POSTFACE

La scène dans laquelle Roland, après avoir défait Cort, son vieil instructeur, s’en va fêter ça dans le quartier le moins reluisant de Gilead, a été écrite au printemps de 1970. Celle, dans laquelle le père de Roland vient le trouver le lendemain matin, l’a été pendant l’été 1996. Si seize heures seulement séparent les deux événements dans la réalité fictionnelle, vingt-six ans les séparent dans la vie de l’auteur de ladite fiction. Et pourtant, ce moment est enfin venu et je me suis retrouvé confronté à moi-même de part et d’autre de cette couche de putain — l’étudiant au chômage barbu et chevelu d’un côté et le romancier populaire à succès (le shlockmeister d’Amérique comme me surnomment affectueusement des légions de critiques admiratifs), de l’autre.

Je mentionne ceci en passant, car cela me semble résumer parfaitement l’étrangeté quintessentielle de l’aventure de La Tour Sombre pour moi. J’ai déjà écrit assez de romans et de nouvelles pour constituer un système solaire de mon imaginaire ; l’histoire de Roland y est mon Jupiter — une planète auprès de laquelle toutes les autres sont naines (du moins, de mon point de vue), un monde à l’atmosphère étrange, à la géographie démente et où les lois de la gravitation sont aberrantes. Une planète qui rend toutes les autres naines en comparaison, ai-je dit ? Je crois en fait que cela va un peu plus loin que ça. Je commence à comprendre que le monde (ou les mondes, plutôt) de Roland contient (ou contiennent) l’ensemble de ceux que j’ai créés. Il y a place dans l’Entre-Deux-Mondes pour Randall Flagg, Ralph Roberts, les garçons errants des Yeux du Dragon et même pour le Père Callahan, le prêtre damné de Salem qui, après son départ de Nouvelle-Angleterre à bord d’un bus Greyhound, s’est installé aux confins de la terrible contrée de l’Entre-Deux-Mondes du nom de Tonnefoudre. Il semble que ce soit là que tous tant qu’ils sont finissent par atterrir, et pourquoi pas ? L’Entre-Deux-Mondes a existé bien avant eux, rêvant sous le regard bleu bombardier de Roland.

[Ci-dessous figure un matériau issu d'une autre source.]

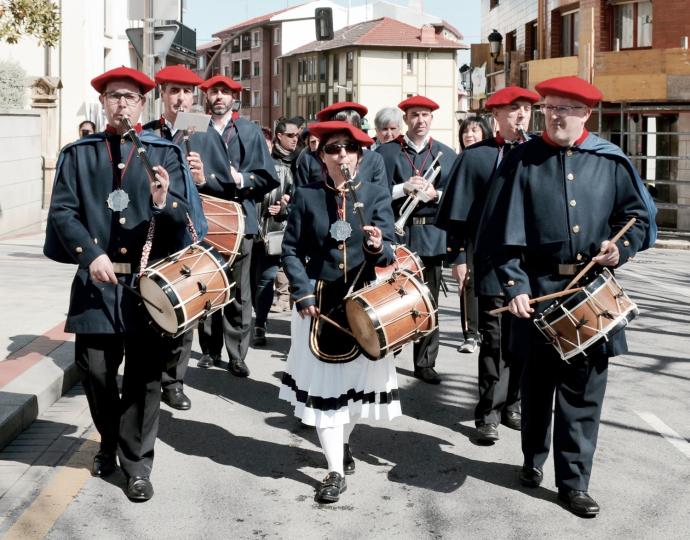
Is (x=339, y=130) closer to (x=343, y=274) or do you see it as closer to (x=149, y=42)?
(x=343, y=274)

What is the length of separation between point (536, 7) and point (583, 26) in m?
6.06

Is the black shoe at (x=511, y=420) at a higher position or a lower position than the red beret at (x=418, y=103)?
lower

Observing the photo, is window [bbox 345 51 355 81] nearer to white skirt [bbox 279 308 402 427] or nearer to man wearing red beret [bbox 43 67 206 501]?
white skirt [bbox 279 308 402 427]

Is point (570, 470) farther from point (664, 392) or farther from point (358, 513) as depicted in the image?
point (664, 392)

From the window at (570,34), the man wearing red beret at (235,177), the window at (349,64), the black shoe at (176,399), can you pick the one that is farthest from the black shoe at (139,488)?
the window at (349,64)

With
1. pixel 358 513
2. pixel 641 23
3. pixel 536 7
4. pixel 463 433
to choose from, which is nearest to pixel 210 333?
pixel 463 433

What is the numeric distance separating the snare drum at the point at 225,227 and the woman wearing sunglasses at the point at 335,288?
1.67 m

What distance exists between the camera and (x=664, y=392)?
8.67m

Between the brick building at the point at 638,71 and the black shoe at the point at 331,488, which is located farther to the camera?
the brick building at the point at 638,71

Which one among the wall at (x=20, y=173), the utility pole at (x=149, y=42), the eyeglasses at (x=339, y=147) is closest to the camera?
the eyeglasses at (x=339, y=147)

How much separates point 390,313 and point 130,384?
1.37m

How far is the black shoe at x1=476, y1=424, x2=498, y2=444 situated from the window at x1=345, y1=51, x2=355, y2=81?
8876 cm

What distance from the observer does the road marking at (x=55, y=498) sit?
5.32 meters

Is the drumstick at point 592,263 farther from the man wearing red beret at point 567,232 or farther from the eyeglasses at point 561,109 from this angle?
the eyeglasses at point 561,109
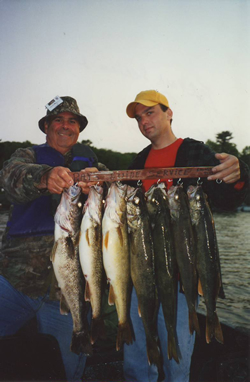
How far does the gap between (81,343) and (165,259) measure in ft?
4.52

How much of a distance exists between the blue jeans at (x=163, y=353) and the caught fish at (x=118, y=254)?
1.93 ft

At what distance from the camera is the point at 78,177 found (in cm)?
317

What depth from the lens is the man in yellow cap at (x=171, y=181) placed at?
3307 mm

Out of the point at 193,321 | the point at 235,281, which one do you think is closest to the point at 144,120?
the point at 193,321

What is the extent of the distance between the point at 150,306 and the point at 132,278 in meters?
0.37

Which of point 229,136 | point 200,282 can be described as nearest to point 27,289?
point 200,282

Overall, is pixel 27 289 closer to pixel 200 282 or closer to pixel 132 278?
pixel 132 278

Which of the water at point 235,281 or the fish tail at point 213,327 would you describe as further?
the water at point 235,281

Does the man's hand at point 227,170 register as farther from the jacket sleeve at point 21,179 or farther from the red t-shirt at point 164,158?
the jacket sleeve at point 21,179

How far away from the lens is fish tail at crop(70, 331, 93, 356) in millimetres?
3227

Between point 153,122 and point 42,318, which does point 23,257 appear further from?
point 153,122

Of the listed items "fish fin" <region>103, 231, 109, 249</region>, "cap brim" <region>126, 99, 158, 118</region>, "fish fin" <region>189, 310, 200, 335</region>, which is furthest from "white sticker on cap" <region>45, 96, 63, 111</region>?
"fish fin" <region>189, 310, 200, 335</region>

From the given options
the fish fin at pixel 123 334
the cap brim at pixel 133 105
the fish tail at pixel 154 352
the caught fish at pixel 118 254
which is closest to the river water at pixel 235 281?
the fish tail at pixel 154 352

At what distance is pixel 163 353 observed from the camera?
3549 millimetres
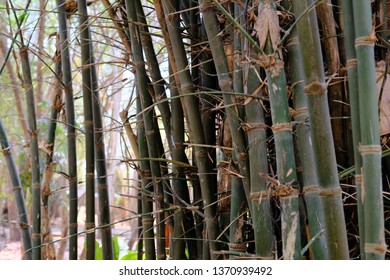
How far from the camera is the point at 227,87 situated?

Ce livre a mis trop longtemps à venir — bon nombre de lecteurs friands des aventures de Roland ont clamé à tous les vents leur frustration — et je m’en excuse. La raison en est parfaitement résumée par ce que pense Susannah, se préparant à poser la première devinette à Blaine dans le concours qui les oppose : c’est dur de commencer. Il n’y a rien dans les pages qui précèdent avec quoi je sois plus en accord.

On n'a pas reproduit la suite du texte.